The problem:
Every line in the records below with the string "align" needs to be copied out.

Extracted records:
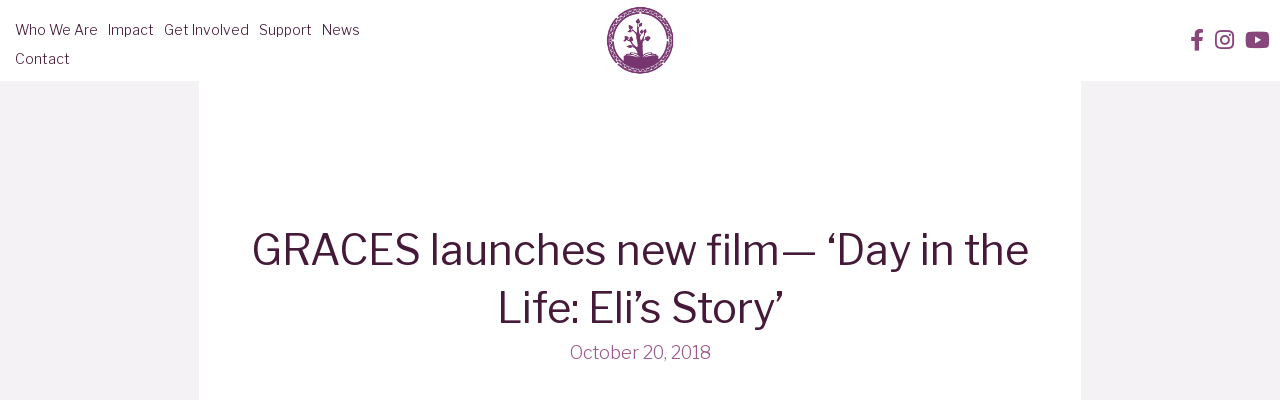

--- FILE ---
content_type: text/css; charset=utf-8
request_url: https://wearegraces.org/wp-content/plugins/gform-entry-viewer/gform-entry-viewer.css?ver=1.0
body_size: 1513
content:
/* Styles for the dashboard table, buttons, form toggle, pagination, and date picker */
.table {
    width: 100%;
    margin-bottom: 1rem;
    color: #212529;
}

/* Comment badge */
.gf-comment-badge {
    display: inline-block;
    background-color: #6c757d;
    color: white;
    font-size: 11px;
    font-weight: 600;
    padding: 2px 6px;
    border-radius: 10px;
    margin-left: 6px;
    vertical-align: middle;
    min-width: 18px;
    text-align: center;
    line-height: 1.2;
}

/* No entries message */
.gf-no-entries {
    background-color: #f8f9fa;
    border: 1px solid #dee2e6;
    border-radius: .25rem;
    padding: 60px 20px;
    text-align: center;
    min-height: 300px;
    display: flex;
    align-items: center;
    justify-content: center;
    margin: 20px 0;
}

.gf-no-entries p {
    font-size: 1.125rem;
    color: #6c757d;
    margin: 0;
}

/* --- Mobile responsive table: keep Date + first two fields + Actions --- */
@media (max-width: 640px) {
  /* Avoid wrapping that makes rows super tall */
  #entries-table th,
  #entries-table td {
    white-space: nowrap;
  }

  /* Hide columns from the 4th onward, except the last (Actions) */
  #entries-table th:nth-child(n+4):not(:last-child),
  #entries-table td:nth-child(n+4):not(:last-child) {
    display: none;
  }

  /* Slightly bigger tap targets */
  .form-toggle-buttons .btn,
  .action-buttons .btn,
  .pagination .page-link {
    padding: .5rem .75rem;
  }
}


.table-striped tbody tr:nth-of-type(odd) {
    background-color: rgba(0,0,0,.05);
}
.table-hover tbody tr:hover {
    background-color: rgba(0,0,0,.075);
}
.table thead th {
    vertical-align: bottom;
    border-bottom: 2px solid #dee2e6;
}
.table td, .table th {
    padding: .75rem;
    vertical-align: top;
    border-top: 1px solid #dee2e6;
}
.thead-dark th {
    color: #fff;
    background-color: #343a40;
    border-color: #454d55;
}
.btn-primary {
    color: #fff;
    background-color: #6c757d !important;
    border-color: #6c757d !important;
    padding: .375rem .75rem;
    font-size: 1rem;
    line-height: 1.5;
    border-radius: .25rem;
}
.btn-primary:hover {
    background-color: #5a6268 !important;
    border-color: #545b62 !important;
}
.btn-info {
    color: #fff;
    background-color: #6c757d !important;
    border-color: #6c757d !important;
    padding: .25rem .5rem;
    font-size: .875rem;
    line-height: 1.5;
    border-radius: .2rem;
}
.btn-info:hover {
    background-color: #5a6268 !important;
    border-color: #545b62 !important;
}
.btn-secondary {
    color: #fff;
    background-color: #6c757d;
    border-color: #6c757d;
    padding: .375rem .75rem;
    font-size: 1rem;
    line-height: 1.5;
    border-radius: .25rem;
}
.container {
    width: 100% !important;
    max-width: none !important;
    padding-right: 15px;
    padding-left: 15px;
    margin-right: auto;
    margin-left: auto;
}
.fl-full-width .container, .fl-module .container {
    width: 100% !important;
    max-width: none !important;
    padding-right: 15px;
    padding-left: 15px;
}
.my-4 {
    margin-top: 1.5rem !important;
    margin-bottom: 1.5rem !important;
}
.mb-3 {
    margin-bottom: 1rem !important;
}
.form-selector-wrapper {
    margin-bottom: 1.5rem;
    display: flex;
    align-items: center;
    gap: 10px;
}
.form-selector-wrapper label {
    font-weight: 600;
    margin: 0;
    color: #495057;
}
.form-selector {
    padding: .5rem 2rem .5rem .75rem;
    font-size: 1rem;
    line-height: 1.5;
    color: #495057;
    background-color: #fff;
    background-image: url("data:image/svg+xml,%3csvg xmlns='http://www.w3.org/2000/svg' viewBox='0 0 16 16'%3e%3cpath fill='none' stroke='%23343a40' stroke-linecap='round' stroke-linejoin='round' stroke-width='2' d='M2 5l6 6 6-6'/%3e%3c/svg%3e");
    background-repeat: no-repeat;
    background-position: right .75rem center;
    background-size: 16px 12px;
    border: 1px solid #ced4da;
    border-radius: .25rem;
    appearance: none;
    cursor: pointer;
    min-width: 250px;
}
.form-selector:focus {
    border-color: #6c757d;
    outline: 0;
    box-shadow: 0 0 0 0.2rem rgba(108, 117, 125, 0.25);
}
.form-toggle-buttons {
    margin-bottom: 1rem;
    width: 100%;
    display: flex;
    flex-wrap: wrap;
    gap: 5px;
}
.form-toggle-buttons .btn {
    margin-right: 5px;
    background-color: #e9ecef !important;
    border-color: #dee2e6 !important;
    color: #495057 !important;
}
.form-toggle-buttons .btn.active {
    background-color: #6c757d !important;
    border-color: #6c757d !important;
    color: #fff !important;
    font-weight: bold;
}
.pagination {
    margin-top: 1rem;
    display: flex;
    justify-content: center;
    list-style: none !important;
    padding-left: 0 !important;
}
.pagination .page-item {
    margin: 0 2px;
    list-style: none !important;
}
.pagination .page-item::before {
    content: none !important;
}
.pagination .page-link {
    color: #fff;
    background-color: #6c757d !important;
    border: 1px solid #6c757d !important;
    padding: .375rem .75rem;
    border-radius: .25rem;
    display: block;
    text-decoration: none;
}
.pagination .page-link:hover {
    background-color: #5a6268 !important;
    border-color: #545b62 !important;
}
.pagination .page-item.active .page-link {
    background-color: #495057 !important;
    border-color: #495057 !important;
    font-weight: bold;
}
.pagination .page-item.disabled .page-link {
    color: #6c757d;
    background-color: #f8f9fa !important;
    border-color: #dee2e6 !important;
    pointer-events: none;
}
.action-buttons {
    display: flex;
    gap: 10px;
    margin-bottom: 1rem;
    width: 100%;
}
.action-buttons .date-range-picker button,
.action-buttons .gf-download-csv {
    color: #fff;
    background-color: #6c757d !important;
    border-color: #6c757d !important;
    padding: .25rem .5rem;
    font-size: .875rem;
    line-height: 1.5;
    border-radius: .2rem;
}
.action-buttons .date-range-picker button:hover,
.action-buttons .gf-download-csv:hover {
    background-color: #5a6268 !important;
    border-color: #545b62 !important;
}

Result of the exercise:
    vertical-align: middle;
    text-align: center;
    text-align: center;
    align-items: center;
    vertical-align: bottom;
    vertical-align: top;
    align-items: center;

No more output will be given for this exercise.